The U of Chicago text, meanwhile, gives a limiting argument for the surface area of the cone, as its circular base is the limit of regular polygons as the number of sides approaches infinity. But there is Exploration Question 25, where the Merrill demonstration is done in reverse -- we begin with a sector of a disk and fold it into a cone.

But neither tells us why the area of the sector (and thus the lateral area of the cone) is pi *r * l. Let me give a demonstration of why the area of the sector is pi * r * l.

We begin with the area of a circle, pi * R^2. The reason why I used a capital R is to emphasize that the radius of the circle that appears in Question 25 is not the radius r of the base -- indeed, it's easy to see that the radius of the circle becomes the slant height l. So the area of the circle is pi * l^2 -- that is, before we cut out the sector. We want to fit the area after we cut it.

Let's recall another formula for the area of a circle given by Dr. Hung-Hsi Wu: A = 1/2 * C *R -- and once again, R = l, so we have A = 1/2 * C * l. But neither one of these gives us the circumference or area of a sector. If we let theta be the central angle of a sector, we obtain:

x = theta / 360 * C
L.A. = theta / 360 * A
        = theta / 360 * 1/2 * C * l

For lack of a better variable, I just let x be the arclength of our sector. But here I let L.A. be the area of the sector, since these equals the lateral area of the cone we seek. The big problem, of course, is that we don't know what angle theta is for the cone to have a particular shape. But we notice that we can simply substitute the first equation into the second:

L.A. = 1/2 * theta / 360 * C * l
        = 1/2 * x * l

And what exactly is the arclength x of our sector? Notice that once we fold the sector into a cone, the arclength of the sector becomes the circumference of the circular base of the cone! And this we know exactly what it is -- since the radius of the base is r, its circumference must be 2 * pi * r:

L.A. = 1/2 * (2 * pi * r) * l
        = pi * r * l

as desired. QED

I incorporate this demonstration into my lesson.

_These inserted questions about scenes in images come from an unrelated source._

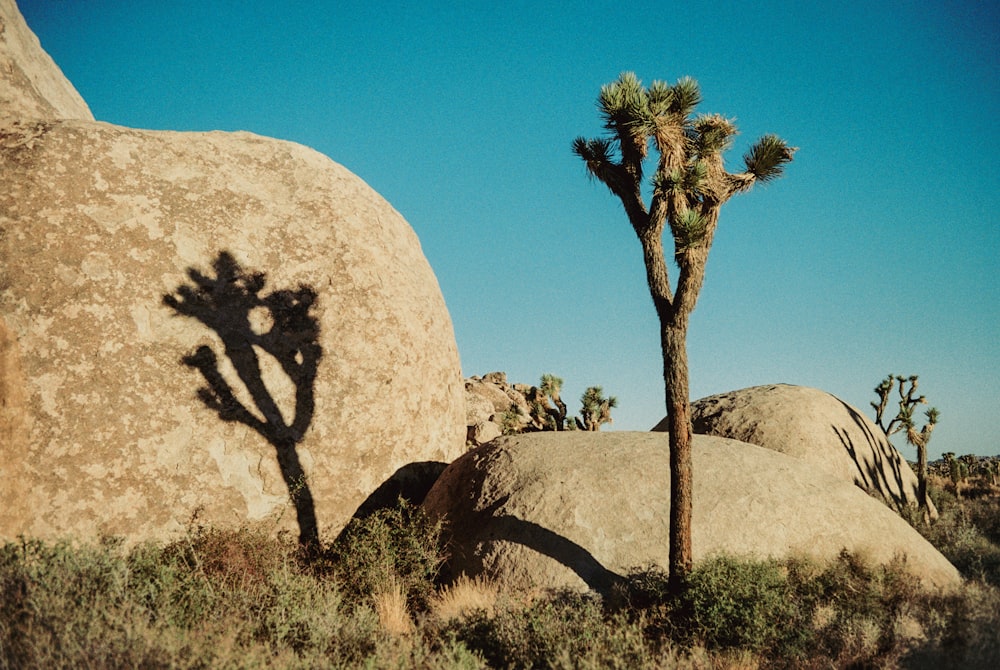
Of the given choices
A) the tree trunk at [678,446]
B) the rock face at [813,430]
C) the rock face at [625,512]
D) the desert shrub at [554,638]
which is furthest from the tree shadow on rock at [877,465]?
the desert shrub at [554,638]

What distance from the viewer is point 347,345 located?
38.8ft

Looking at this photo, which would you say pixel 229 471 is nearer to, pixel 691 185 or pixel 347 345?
pixel 347 345

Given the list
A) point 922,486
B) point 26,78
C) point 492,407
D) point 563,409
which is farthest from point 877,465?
point 26,78

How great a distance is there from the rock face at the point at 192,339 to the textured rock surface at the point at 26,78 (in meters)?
0.11

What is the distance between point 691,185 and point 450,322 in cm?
728

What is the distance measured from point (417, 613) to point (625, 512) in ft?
12.4

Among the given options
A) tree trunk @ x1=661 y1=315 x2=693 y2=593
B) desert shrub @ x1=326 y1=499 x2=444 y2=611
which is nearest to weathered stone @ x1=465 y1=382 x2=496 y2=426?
desert shrub @ x1=326 y1=499 x2=444 y2=611

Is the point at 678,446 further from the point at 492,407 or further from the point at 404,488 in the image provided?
the point at 492,407

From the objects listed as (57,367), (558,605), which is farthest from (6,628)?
(558,605)

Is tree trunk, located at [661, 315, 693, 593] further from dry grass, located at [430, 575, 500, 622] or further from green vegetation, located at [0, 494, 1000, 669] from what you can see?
dry grass, located at [430, 575, 500, 622]

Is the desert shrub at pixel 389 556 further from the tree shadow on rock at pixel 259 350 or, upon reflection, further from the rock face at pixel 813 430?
the rock face at pixel 813 430

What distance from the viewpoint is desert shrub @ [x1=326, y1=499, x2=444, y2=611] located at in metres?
9.51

By the way, suppose we think of the sector mentioned in the Pappas question as one that we must cut out of the circle to form a cone. The circumference of the original circle is 20pi cm, and we've cut out one-eighth of the circumference, or 2.5pi cm, leaving 17.5pi cm, So the base of the cone must have diameter 17.5 cm -- that it, it has radius 8.75 cm. The slant height is the radius of the original circle, which is 10 cm. We may use the Pythagorean Theorem to find the vertical height of the cone -- which turns out to be approximately 5 cm. Yes, it is almost exactly half of the slant height because the numbers 4-7-8 are very close to a Pythagorean triple.